Neoliberal governmental intervention is no less dense, frequent, active, and continuous than in any other system. But what is important is to see what the point of application of these governmental interventions is now. Since this is a liberal regime, it is understood that government must not intervene on effects of the market. Nor must neo-liberalism, or neo-liberal government, correct the destructive effectsof the market on society, and it is this that differentiates it from, let’s say, welfare or suchlike policies that we have seen [from the 1920s 1960s]. Government must not form a counterpoint or a screen, as it were, between society and economic processes. It has to intervene on society as such, in its fabric and depth. Basically, it has to intervene on society so that competitive mechanisms can playa regulatory role at every moment and every point in society and by intervening in this way its objective will become possible, that is to say, a general regulation of society by the market.

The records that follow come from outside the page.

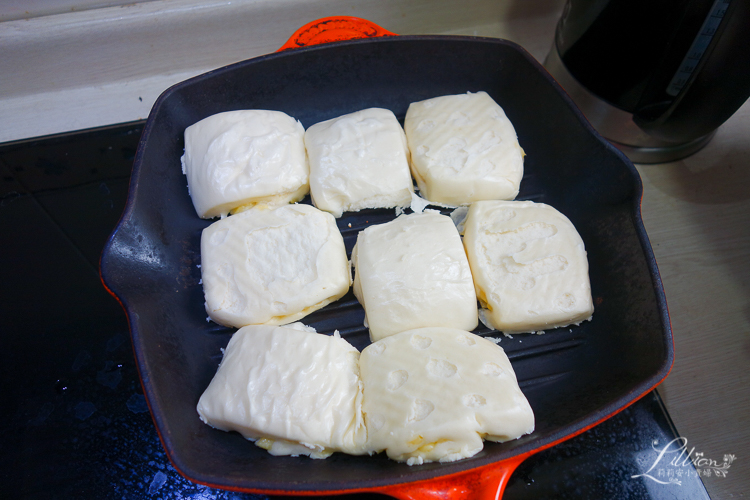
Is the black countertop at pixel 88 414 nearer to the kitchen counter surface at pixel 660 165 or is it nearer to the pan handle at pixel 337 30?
the kitchen counter surface at pixel 660 165

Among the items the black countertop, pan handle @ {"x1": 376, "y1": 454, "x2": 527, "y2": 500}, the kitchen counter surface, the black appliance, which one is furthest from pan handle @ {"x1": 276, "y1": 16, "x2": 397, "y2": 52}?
pan handle @ {"x1": 376, "y1": 454, "x2": 527, "y2": 500}

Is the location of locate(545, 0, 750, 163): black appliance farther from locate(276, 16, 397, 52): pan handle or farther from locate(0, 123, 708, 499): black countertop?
locate(0, 123, 708, 499): black countertop

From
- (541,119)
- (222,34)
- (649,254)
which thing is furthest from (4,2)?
(649,254)

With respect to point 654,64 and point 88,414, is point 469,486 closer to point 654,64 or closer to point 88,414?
point 88,414

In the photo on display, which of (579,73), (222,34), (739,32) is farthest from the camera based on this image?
(222,34)

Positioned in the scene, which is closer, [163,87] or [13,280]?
[13,280]

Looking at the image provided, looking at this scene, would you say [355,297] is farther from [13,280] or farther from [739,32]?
[739,32]
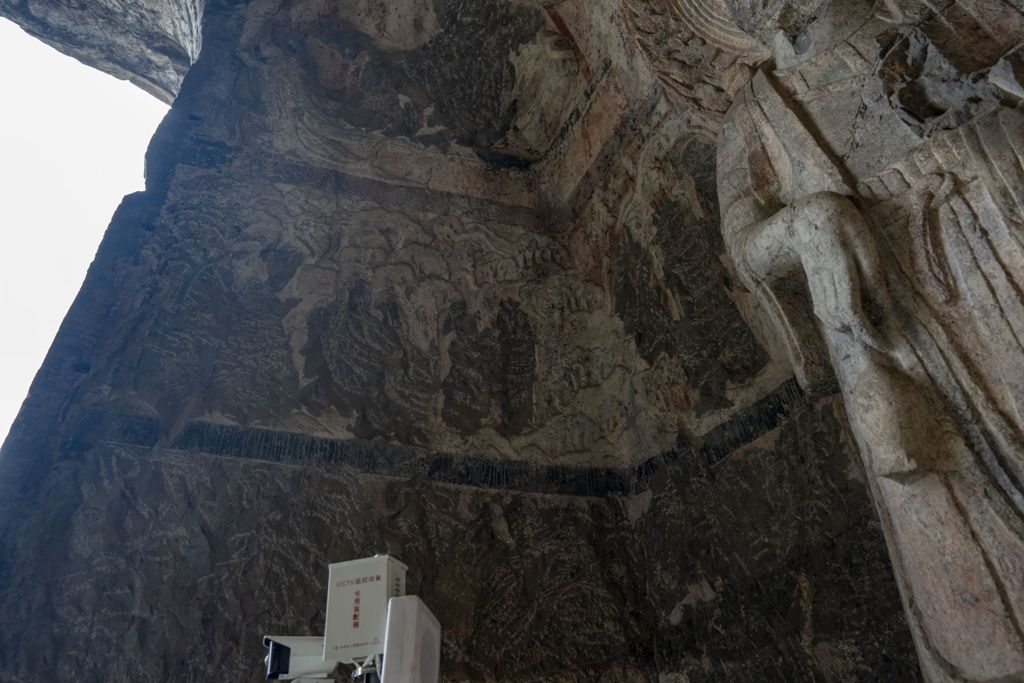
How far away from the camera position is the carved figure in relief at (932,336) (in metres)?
1.98

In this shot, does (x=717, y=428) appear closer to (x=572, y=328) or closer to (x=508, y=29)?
(x=572, y=328)

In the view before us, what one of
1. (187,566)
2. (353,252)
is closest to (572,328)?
(353,252)

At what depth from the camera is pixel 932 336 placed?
7.39 ft

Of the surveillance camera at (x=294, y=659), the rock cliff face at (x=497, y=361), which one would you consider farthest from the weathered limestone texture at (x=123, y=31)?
the surveillance camera at (x=294, y=659)

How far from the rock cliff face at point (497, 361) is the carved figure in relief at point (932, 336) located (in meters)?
0.02

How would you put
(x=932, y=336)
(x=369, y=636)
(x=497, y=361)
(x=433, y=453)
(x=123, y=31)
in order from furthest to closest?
(x=123, y=31) → (x=497, y=361) → (x=433, y=453) → (x=932, y=336) → (x=369, y=636)

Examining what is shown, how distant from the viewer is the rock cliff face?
2.90 meters

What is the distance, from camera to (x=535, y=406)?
5086 mm

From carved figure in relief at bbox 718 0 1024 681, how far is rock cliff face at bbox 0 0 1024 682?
0.02 meters

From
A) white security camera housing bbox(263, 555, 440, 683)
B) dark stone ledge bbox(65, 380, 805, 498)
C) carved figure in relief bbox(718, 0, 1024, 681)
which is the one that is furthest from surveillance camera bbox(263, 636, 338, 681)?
dark stone ledge bbox(65, 380, 805, 498)

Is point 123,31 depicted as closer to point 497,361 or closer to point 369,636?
point 497,361

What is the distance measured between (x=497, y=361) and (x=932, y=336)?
3.28 metres

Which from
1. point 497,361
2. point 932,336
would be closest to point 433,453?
point 497,361

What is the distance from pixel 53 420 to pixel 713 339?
3763 millimetres
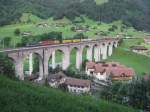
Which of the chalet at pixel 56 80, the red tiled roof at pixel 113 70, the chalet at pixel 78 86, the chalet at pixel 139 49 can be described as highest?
the chalet at pixel 139 49

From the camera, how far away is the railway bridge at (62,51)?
151 ft

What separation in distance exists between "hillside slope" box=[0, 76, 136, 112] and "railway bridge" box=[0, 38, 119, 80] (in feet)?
45.4

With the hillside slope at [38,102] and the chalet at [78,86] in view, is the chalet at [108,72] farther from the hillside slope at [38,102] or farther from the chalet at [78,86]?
the hillside slope at [38,102]

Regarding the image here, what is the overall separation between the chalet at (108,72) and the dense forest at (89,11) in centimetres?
5741

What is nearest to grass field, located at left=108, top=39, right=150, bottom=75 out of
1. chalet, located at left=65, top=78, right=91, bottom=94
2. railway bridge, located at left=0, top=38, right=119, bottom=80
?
railway bridge, located at left=0, top=38, right=119, bottom=80

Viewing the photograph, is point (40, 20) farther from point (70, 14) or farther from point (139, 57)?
point (139, 57)

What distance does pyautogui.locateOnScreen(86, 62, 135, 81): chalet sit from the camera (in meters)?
53.9

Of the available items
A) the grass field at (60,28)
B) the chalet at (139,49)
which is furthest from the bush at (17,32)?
the chalet at (139,49)

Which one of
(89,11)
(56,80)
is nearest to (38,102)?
(56,80)

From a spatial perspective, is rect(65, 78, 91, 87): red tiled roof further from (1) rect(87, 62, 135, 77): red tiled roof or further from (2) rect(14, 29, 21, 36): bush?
(2) rect(14, 29, 21, 36): bush

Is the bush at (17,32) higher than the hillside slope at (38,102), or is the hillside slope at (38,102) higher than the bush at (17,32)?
the bush at (17,32)

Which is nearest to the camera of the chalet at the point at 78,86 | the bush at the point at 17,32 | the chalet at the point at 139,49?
the chalet at the point at 78,86

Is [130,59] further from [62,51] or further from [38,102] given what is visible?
[38,102]

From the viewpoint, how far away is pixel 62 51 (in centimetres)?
5972
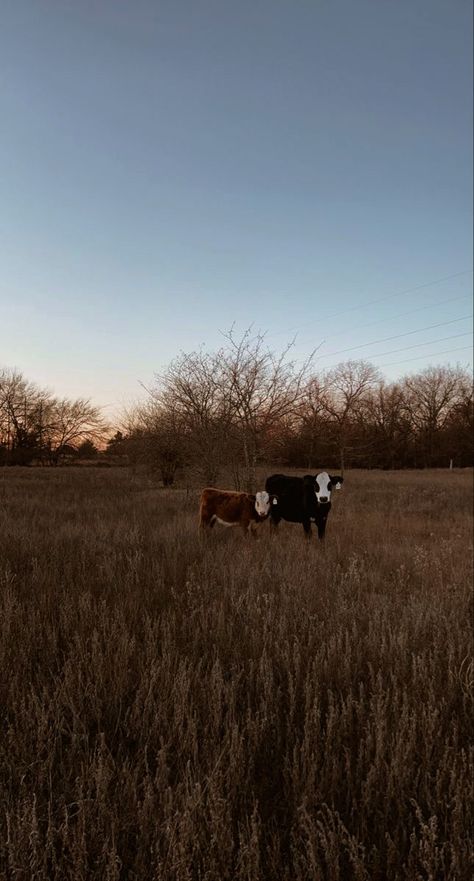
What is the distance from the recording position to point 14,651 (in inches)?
112

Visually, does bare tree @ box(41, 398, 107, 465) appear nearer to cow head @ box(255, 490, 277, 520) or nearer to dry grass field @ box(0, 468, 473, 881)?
dry grass field @ box(0, 468, 473, 881)

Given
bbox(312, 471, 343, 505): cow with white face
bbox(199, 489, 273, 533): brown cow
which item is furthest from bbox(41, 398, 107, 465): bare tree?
bbox(312, 471, 343, 505): cow with white face

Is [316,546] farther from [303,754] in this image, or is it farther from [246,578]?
[303,754]

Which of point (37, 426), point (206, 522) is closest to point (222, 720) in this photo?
point (37, 426)

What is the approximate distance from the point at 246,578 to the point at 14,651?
2.60 metres

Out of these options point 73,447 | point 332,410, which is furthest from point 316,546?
point 73,447

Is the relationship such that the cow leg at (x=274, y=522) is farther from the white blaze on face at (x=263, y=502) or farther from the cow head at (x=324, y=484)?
the white blaze on face at (x=263, y=502)

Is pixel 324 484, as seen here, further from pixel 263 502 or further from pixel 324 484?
pixel 263 502

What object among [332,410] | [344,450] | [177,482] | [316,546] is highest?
[332,410]

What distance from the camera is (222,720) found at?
2348 millimetres

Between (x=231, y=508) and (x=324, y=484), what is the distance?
1.63m

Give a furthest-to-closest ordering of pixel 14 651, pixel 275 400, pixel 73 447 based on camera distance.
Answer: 1. pixel 275 400
2. pixel 73 447
3. pixel 14 651

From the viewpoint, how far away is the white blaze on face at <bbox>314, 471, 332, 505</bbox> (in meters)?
7.29

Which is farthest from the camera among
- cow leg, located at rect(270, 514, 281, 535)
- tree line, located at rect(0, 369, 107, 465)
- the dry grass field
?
cow leg, located at rect(270, 514, 281, 535)
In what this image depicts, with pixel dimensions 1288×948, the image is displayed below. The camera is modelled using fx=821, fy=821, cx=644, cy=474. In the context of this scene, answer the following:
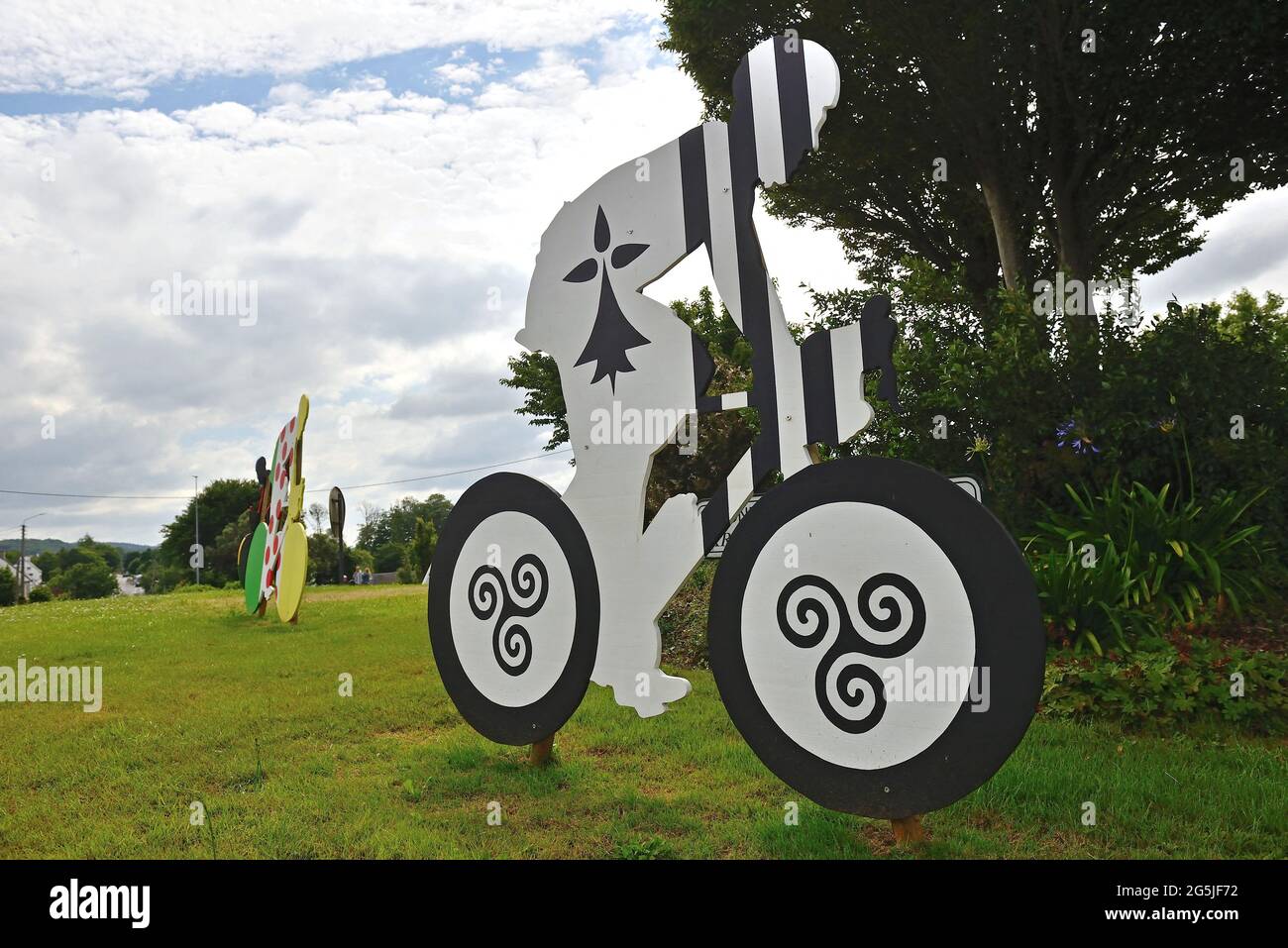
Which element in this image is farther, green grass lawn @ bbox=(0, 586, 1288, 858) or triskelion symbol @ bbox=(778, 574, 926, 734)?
green grass lawn @ bbox=(0, 586, 1288, 858)

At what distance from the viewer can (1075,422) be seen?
6.55m

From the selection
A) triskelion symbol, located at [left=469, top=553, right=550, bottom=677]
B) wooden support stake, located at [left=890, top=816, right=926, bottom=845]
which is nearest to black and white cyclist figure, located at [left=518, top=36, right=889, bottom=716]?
triskelion symbol, located at [left=469, top=553, right=550, bottom=677]

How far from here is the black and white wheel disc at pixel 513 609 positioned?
4.31 meters

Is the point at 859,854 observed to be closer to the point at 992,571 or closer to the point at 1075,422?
the point at 992,571

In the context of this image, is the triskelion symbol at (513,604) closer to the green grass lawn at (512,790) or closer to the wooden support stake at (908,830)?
the green grass lawn at (512,790)

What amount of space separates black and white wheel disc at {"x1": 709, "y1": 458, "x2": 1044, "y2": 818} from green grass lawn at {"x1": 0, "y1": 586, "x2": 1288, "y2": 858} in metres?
0.43

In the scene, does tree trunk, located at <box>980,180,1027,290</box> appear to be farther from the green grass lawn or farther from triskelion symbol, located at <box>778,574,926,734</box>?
triskelion symbol, located at <box>778,574,926,734</box>

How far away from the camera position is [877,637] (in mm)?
3178

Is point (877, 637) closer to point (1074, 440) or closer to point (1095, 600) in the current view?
point (1095, 600)

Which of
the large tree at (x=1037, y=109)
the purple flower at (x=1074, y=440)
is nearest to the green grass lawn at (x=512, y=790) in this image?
the purple flower at (x=1074, y=440)

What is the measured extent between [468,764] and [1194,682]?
13.5 feet

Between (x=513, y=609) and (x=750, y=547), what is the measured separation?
160cm

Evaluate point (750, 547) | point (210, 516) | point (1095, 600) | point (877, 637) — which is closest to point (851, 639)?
point (877, 637)

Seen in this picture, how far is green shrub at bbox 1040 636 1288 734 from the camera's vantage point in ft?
14.7
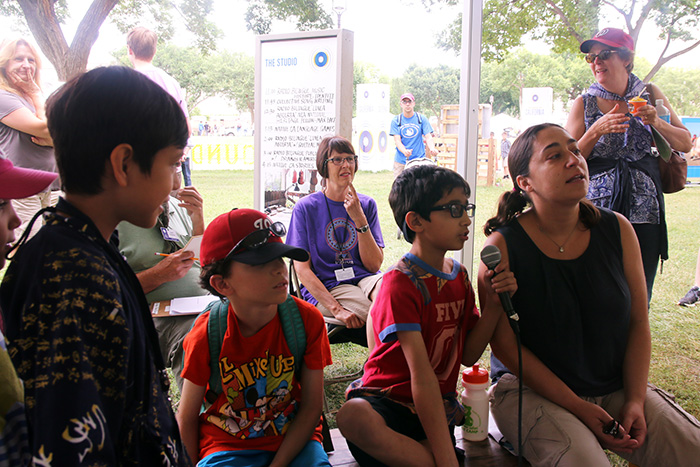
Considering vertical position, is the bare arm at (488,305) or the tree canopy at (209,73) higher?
the tree canopy at (209,73)

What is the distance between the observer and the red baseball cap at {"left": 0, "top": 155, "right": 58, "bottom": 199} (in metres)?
1.09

So, what does [neoliberal government] want to do in relation to this society that has now become the object of governmental intervention and practice? It wants, of course, to make the market possible. To play the role of general regulator, of principle of political rationality, the market must be possible. But what does it mean to introduce market regulation as regulatory principle of society? Does it mean establishing a market society, that is to say, a society of commodities, of consumption, in which exchange value will be at the same time the general measure and criterion of the elements, the principle of communication between individuals, and the principle of the’ circulation of things? In other words, does this neo-liberal art of government involve normalizing and disciplining society on the basis of the market value and form? I don’t think so in fact. It is not market society that is at stake in this new art of government; it is not a question of reconstructing that kind of society. The society regulated by reference to the market that the neo-liberals are thinking about is a society in which the regulatory principle should not be so much the exchange of commodities as the mechanisms of competition. It is these mechanisms that should have the greatest possible surface and depth and should also occupy the greatest possible volume in society. This means that what is sought is not a society subject to the commodity effect, but a society subject to the dynamic of competition. Not a supermarket society, but an enterprise society. The homo economicus sought after is not the man of exchange or man of the consumer; he is the man of enterprise and production.